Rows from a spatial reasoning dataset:

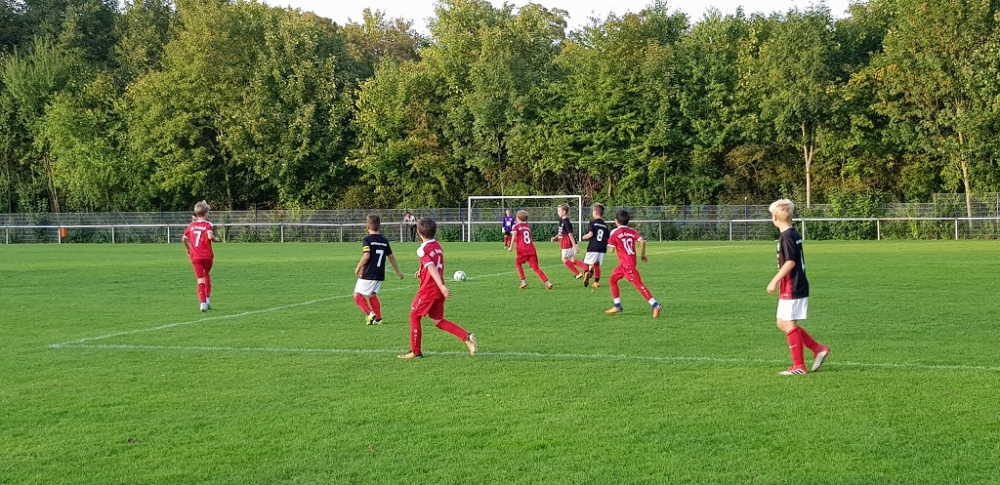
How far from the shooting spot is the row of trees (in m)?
46.8

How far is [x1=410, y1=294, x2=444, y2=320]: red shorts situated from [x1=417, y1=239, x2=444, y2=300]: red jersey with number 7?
0.8 inches

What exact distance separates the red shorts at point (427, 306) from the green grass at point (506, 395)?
546 mm

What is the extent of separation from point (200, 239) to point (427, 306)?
6567mm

:: Work to be completed ::
Recast the lines of the material above as a Markdown table with the columns "No." and "Text", giving each line a row number and skipping blank lines. Leave the pictures out.

:: Written answer ::
| No. | Text |
|---|---|
| 1 | How far from the shooting spot is the row of trees (in m)? |
| 2 | 46.8 |
| 3 | How far is [x1=410, y1=294, x2=444, y2=320]: red shorts situated from [x1=417, y1=239, x2=444, y2=300]: red jersey with number 7? |
| 4 | 0.8 inches |
| 5 | What exact distance separates the red shorts at point (427, 306) from the green grass at point (506, 395)? |
| 6 | 546 mm |
| 7 | What is the extent of separation from point (200, 239) to point (427, 306)? |
| 8 | 6567mm |